DATASET CONTENT Start Marker

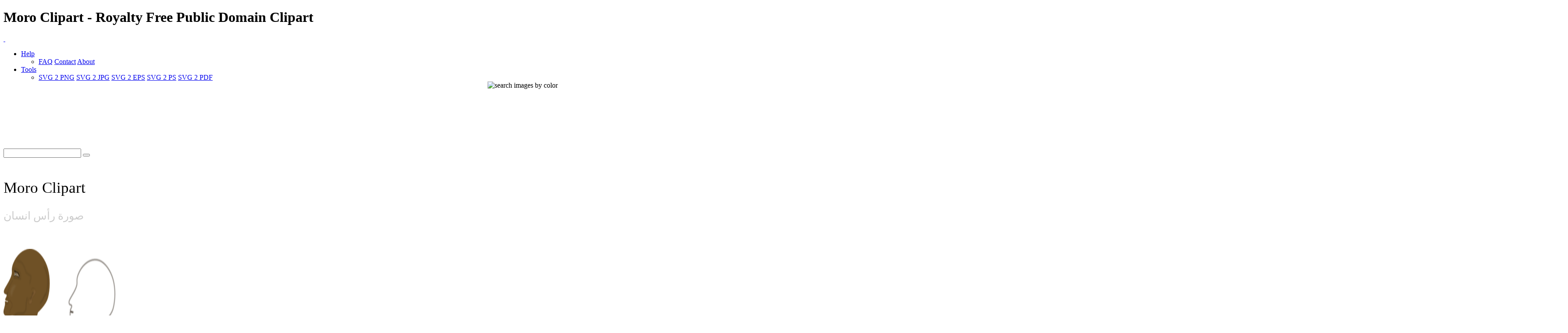

--- FILE ---
content_type: text/html; charset=utf-8
request_url: https://www.google.com/recaptcha/api2/aframe
body_size: 266
content:
<!DOCTYPE HTML><html><head><meta http-equiv="content-type" content="text/html; charset=UTF-8"></head><body><script nonce="pbXW82gl4msG89lb_5i0PA">/** Anti-fraud and anti-abuse applications only. See google.com/recaptcha */ try{var clients={'sodar':'https://pagead2.googlesyndication.com/pagead/sodar?'};window.addEventListener("message",function(a){try{if(a.source===window.parent){var b=JSON.parse(a.data);var c=clients[b['id']];if(c){var d=document.createElement('img');d.src=c+b['params']+'&rc='+(localStorage.getItem("rc::a")?sessionStorage.getItem("rc::b"):"");window.document.body.appendChild(d);sessionStorage.setItem("rc::e",parseInt(sessionStorage.getItem("rc::e")||0)+1);localStorage.setItem("rc::h",'1762801613847');}}}catch(b){}});window.parent.postMessage("_grecaptcha_ready", "*");}catch(b){}</script></body></html>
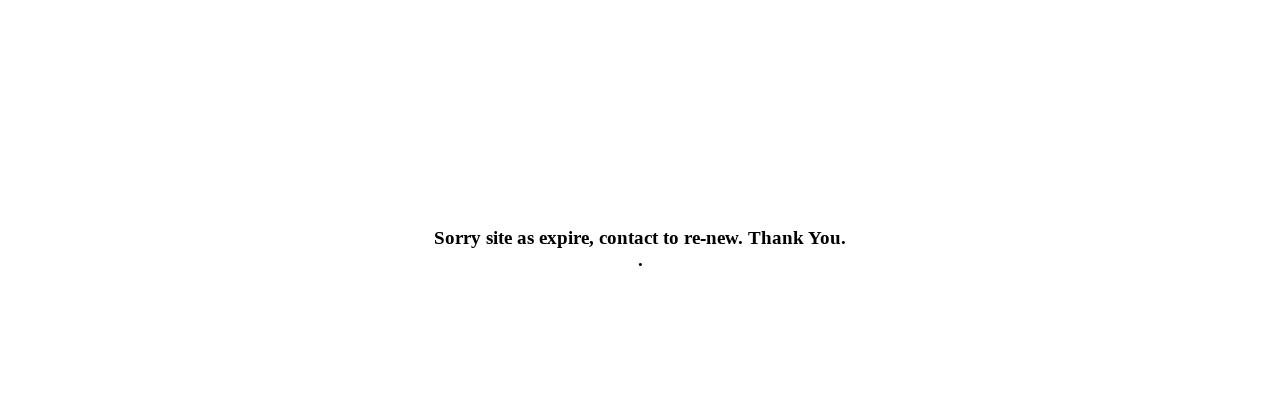

--- FILE ---
content_type: text/html; charset=UTF-8
request_url: https://mediate.qa/product/folded-swing-hang-tags
body_size: -170
content:
<div style="width: 600px;margin: 0 auto;padding-top: 200px;">
    <h3 align="center">
        Sorry site as expire, contact to re-new. Thank You. <br>.
    </h3>
</div>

DATASET CONTENT End Marker

## WHAT TO DO
Each line of the entries holding the string "text" should be found and copied.

## TASK SOLUTION
content_type: text/html; charset=utf-8
<!DOCTYPE HTML><html><head><meta http-equiv="content-type" content="text/html; charset=UTF-8"></head><body><script nonce="pbXW82gl4msG89lb_5i0PA">/** Anti-fraud and anti-abuse applications only. See google.com/recaptcha */ try{var clients={'sodar':'https://pagead2.googlesyndication.com/pagead/sodar?'};window.addEventListener("message",function(a){try{if(a.source===window.parent){var b=JSON.parse(a.data);var c=clients[b['id']];if(c){var d=document.createElement('img');d.src=c+b['params']+'&rc='+(localStorage.getItem("rc::a")?sessionStorage.getItem("rc::b"):"");window.document.body.appendChild(d);sessionStorage.setItem("rc::e",parseInt(sessionStorage.getItem("rc::e")||0)+1);localStorage.setItem("rc::h",'1762801613847');}}}catch(b){}});window.parent.postMessage("_grecaptcha_ready", "*");}catch(b){}</script></body></html>
content_type: text/html; charset=UTF-8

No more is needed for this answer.